══ EXCERPT TO READ ══
Slamming the door on organised crime- labour said

Police Minister Annette King told the Police Association conference today that she is confident that New Zealand has the strength and capacity to take on organised criminal groups whose sole ambition is to make profits out of peddling misery and fear in our society.

Ms King says Labour will "continue to crack down on organized criminal activity across a number of fronts.

"Labour is already doing just this, and we will also establish a Commission of Inquiry into Organised Criminal Gangs as a means of establishing the extent of gang involvement in organised crime."

Ms King said the commission's findings would provide an excellent stocktake of the level of organised criminal activity in New Zealand, and supplement all the measures and initiatives currently being taken. "It will only draw on the experiences of police here, but will also hear from overseas jurisdictions facing similar issues and problems.

"There has also been a whole range of local solutions put forward to dealing with criminal gang activities. We need to ensure that any future measures we put in place continue to be effective," she said.

"Labour will expect the Commission to study not only the involvement of gangs in organised crime, but also to study recruitment and other anti-societal behaviour, and will also task the Commission with determining appropriate measures to curb and control gangs."

Ms King says Labour is also committed to investigating and following the progress of South Australian gang legislation to determine if it is applicable in a New Zealand context.

Ms King said Labour is committed to passing a number of Bills including:

• The Serious Fraud Office Abolition and Transition Provisions Bill establishing an Organised Crime and Financial Agency within Police.

• The Organised Crime, Penalties and Sentencing Bill, which significantly increases the maximum penalty for participation in an organised criminal group and make such participation an aggravating factor at sentencing.

• The Criminal Proceeds Recovery Bill, which introduces a new civil forfeiture regime under which assets and profit gained from crime can be confiscated without a conviction.

• The Search and Surveillance Powers Bill to provide a coherent, consistent approach to law enforcement powers of entry, search and seizure. The law has failed to keep pace with technology, with existing legislation sanctioning law enforcement use of interception and tracking devices cumbersome and outdated. It is silent with respect to the use of visual surveillance devices.
═══
▶ DIRECTION 1: What is the statement on organized crime about, in two sentences?
▶ DIRECTION 2: Do these statements agree with the statement on organized crime? Answer yes or no for each, quoting the deciding words: (a) The Criminal Proceeds Recovery Bill would allow assets to be confiscated without a conviction. (b) The Serious Fraud Office Abolition and Transition Provisions Bill would set up an Organised Crime and Financial Agency outside the Police. (c) Labour has already adopted South Australian gang legislation.
▶ DIRECTION 3: Repeat the statement on organized crime word for word, from "Ms King says Labour will" to "issues and problems.".
══ SUPPLIED ENTRIES ══
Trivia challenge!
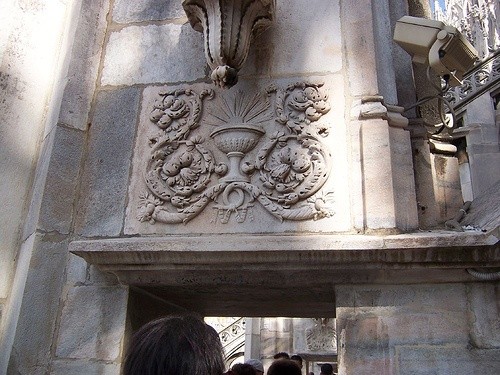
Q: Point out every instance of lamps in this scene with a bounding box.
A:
[393,15,481,141]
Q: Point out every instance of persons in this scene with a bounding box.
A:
[120,312,227,375]
[223,351,338,375]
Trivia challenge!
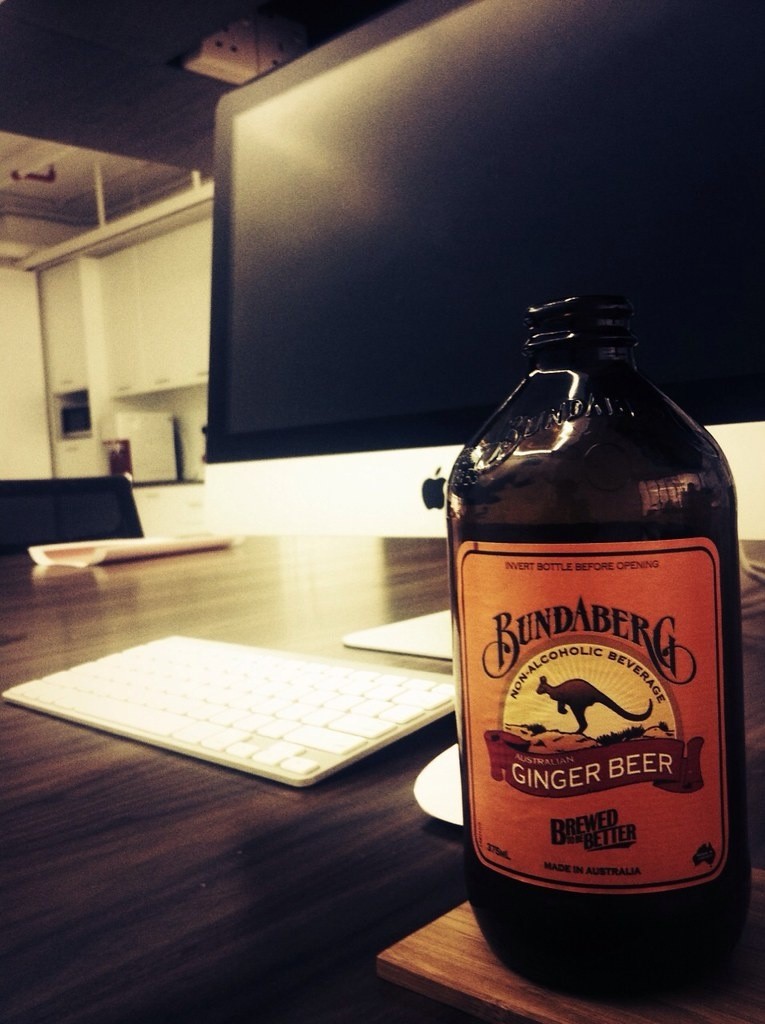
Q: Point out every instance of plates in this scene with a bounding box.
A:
[412,743,465,827]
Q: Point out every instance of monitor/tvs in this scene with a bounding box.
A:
[202,0,765,662]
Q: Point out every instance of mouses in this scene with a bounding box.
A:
[412,744,464,826]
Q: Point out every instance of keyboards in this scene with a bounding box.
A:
[1,636,458,786]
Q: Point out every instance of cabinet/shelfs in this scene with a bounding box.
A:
[36,216,213,538]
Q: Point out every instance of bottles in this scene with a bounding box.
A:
[446,293,752,1004]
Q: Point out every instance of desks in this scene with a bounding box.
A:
[0,536,765,1024]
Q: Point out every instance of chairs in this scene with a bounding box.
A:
[1,473,145,553]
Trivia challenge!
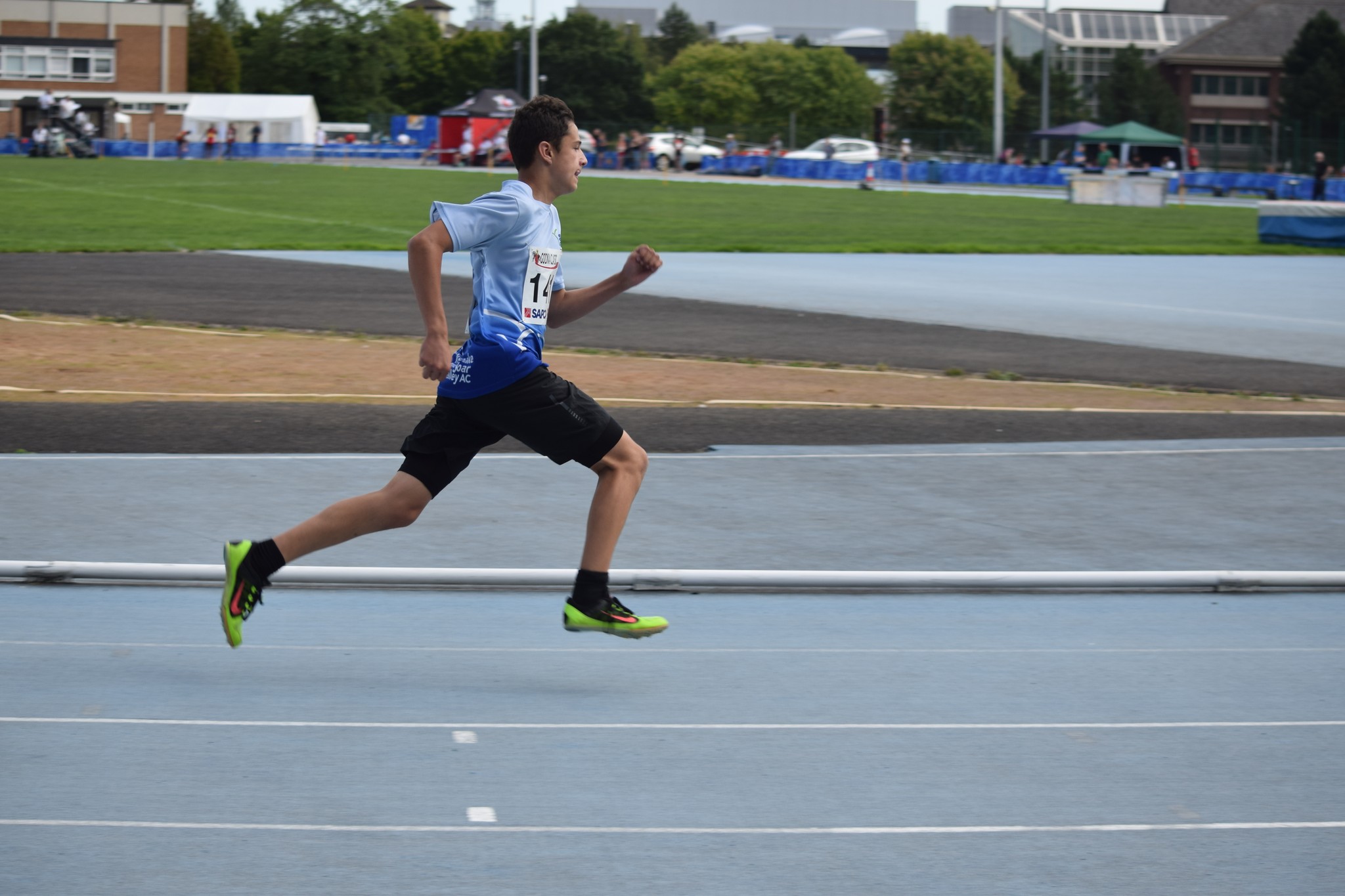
═══
▶ REPLY 1: Police Minister Annette King told the Police Association conference that New Zealand has the strength and capacity to take on organized criminal groups, and that Labour will establish a Commission of Inquiry into Organised Criminal Gangs to determine the extent of gang involvement in organized crime. She also said Labour will follow the progress of South Australian gang legislation and is committed to passing several Bills, including ones on organized crime penalties, criminal proceeds recovery, and search and surveillance powers.

▶ REPLY 2:
(a) Yes: "assets and profit gained from crime can be confiscated without a conviction."
(b) No: "establishing an Organised Crime and Financial Agency within Police."
(c) No: "committed to investigating and following the progress of South Australian gang legislation to determine if it is applicable in a New Zealand context."

▶ REPLY 3:
Ms King says Labour will "continue to crack down on organized criminal activity across a number of fronts.

"Labour is already doing just this, and we will also establish a Commission of Inquiry into Organised Criminal Gangs as a means of establishing the extent of gang involvement in organised crime."

Ms King said the commission's findings would provide an excellent stocktake of the level of organised criminal activity in New Zealand, and supplement all the measures and initiatives currently being taken. "It will only draw on the experiences of police here, but will also hear from overseas jurisdictions facing similar issues and problems.